*Latihan Soal*.
a - Tentukan apakah setiap pernyataan berikut sesuai dengan teks tentang perfilman Indonesia. Jawab ya atau tidak, lalu sertakan kutipan persis dari teks yang menjadi penentunya.
(i) The Raid memperoleh penghargaan di Toronto International Film Festival.
(ii) Kemenangan The Raid diumumkan pada tahun 2012.
(iii) The Raid akan diikutkan dalam festival serupa di Jepang.
b - Kutip secara persis bagian teks tentang perfilman Indonesia yang dimulai pada kata-kata "Skip to main" dan berakhir setelah kata-kata "vulgar, lelucon konyol.".
c - Jawab pertanyaan berikut berdasarkan teks tentang perfilman Indonesia.
(i) Siapa sutradara film The Raid?
(ii) Film apa yang disebut sebagai contoh film berkualitas baik pada tahun 1980-an?
(iii) Apa yang lebih "dijual" oleh film-film sejak beberapa tahun belakangan?

*Kutipan Halaman*.
----

Skip to main content

Menanti Kebangkitan (Kembali) Film Indonesia




Siapa yang tak bangga jika membaca berita hari ini yang mengatakan salah satu film produksi Indonesia memperoleh penghargaan dalam festival film internasional, apalagi sampai dapat pujian dari berbagai seniman perfilman dunia kelas atas. Tentu sebuah prestasi tersendiri bagi rumah produksi pembesut film tersebut ketika di “kampung” sendiri tengah bergelut dengan industri perfilman yang masih juga lebih mementingkan cerita tentang hantu, sex, vulgar, lelucon konyol.
Sebagaimana dilansir berita okezone.com, film besutan sutradara Gareth Evans berjudul The Raid memperoleh penghargaan di Toronto International Film Festival (TIFF) untuk kategori The Cadillac People"s Choice Midnight Madness Award. Kemenangan film ini diumumkan pada Minggu 18 September 2011 dan akan ditayangkan di lebih dari 50 negara. Tak cukup hanya segitu, Film the Raid juga akan diikutkan dalam Festival serupa di Korea dan Brazil. Film aksi itu sendiri juga sudah ditayangkan di bioskop-bioskop se Indonesia serentak dengan penayangan di Hollywood.
Bak sebuah gebrakan di tengah terpuruknya sebuah pasukan dalam sebuah pertempuran, hal ini mampu membuat dunia kembali menoleh pada industri perfilman Indonesia. Sejenak kita teringat pada tahun 1980-an dimana film-film berkualitas baik bermunculan di bioskop-bioskop—seperti Catatan Si Boy dan yang lain—yang mampu bersaing dengan film industri luar saat itu.
Atau ketika tahun 1990-an saat perfilman Indonesia sedang jeblok, yang bagai sebuah tamparan keras muncul sebuah film yang kembali membangkitkan semangat para pencinta film ketika dirilisnya film bertajuk cinta berjudul AADC dan Petualangan Sherina. Hampir sama pada tahun tersebut, kisah perjuangan film kita saat ini juga sedang tidak dalam kondisi sehat. Film yang lebih “menjual” keseksian pada bintangnya sejak beberapa tahun belakangan hingga sekarang masih menghiasi iklan penayangan bioskop di koran-koran.

----

*Blok Data*.

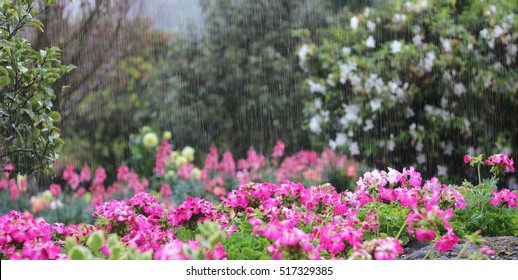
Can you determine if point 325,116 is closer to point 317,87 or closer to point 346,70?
point 317,87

----

*Jawaban Setiap Tugas*.
a -
(i) Ya: "film besutan sutradara Gareth Evans berjudul The Raid memperoleh penghargaan di Toronto International Film Festival (TIFF)"
(ii) Tidak: "Kemenangan film ini diumumkan pada Minggu 18 September 2011"
(iii) Tidak: "Film the Raid juga akan diikutkan dalam Festival serupa di Korea dan Brazil"

b -
Skip to main content

Menanti Kebangkitan (Kembali) Film Indonesia




Siapa yang tak bangga jika membaca berita hari ini yang mengatakan salah satu film produksi Indonesia memperoleh penghargaan dalam festival film internasional, apalagi sampai dapat pujian dari berbagai seniman perfilman dunia kelas atas. Tentu sebuah prestasi tersendiri bagi rumah produksi pembesut film tersebut ketika di “kampung” sendiri tengah bergelut dengan industri perfilman yang masih juga lebih mementingkan cerita tentang hantu, sex, vulgar, lelucon konyol.

c -
(i) Gareth Evans.
(ii) Catatan Si Boy.
(iii) Keseksian pada bintangnya.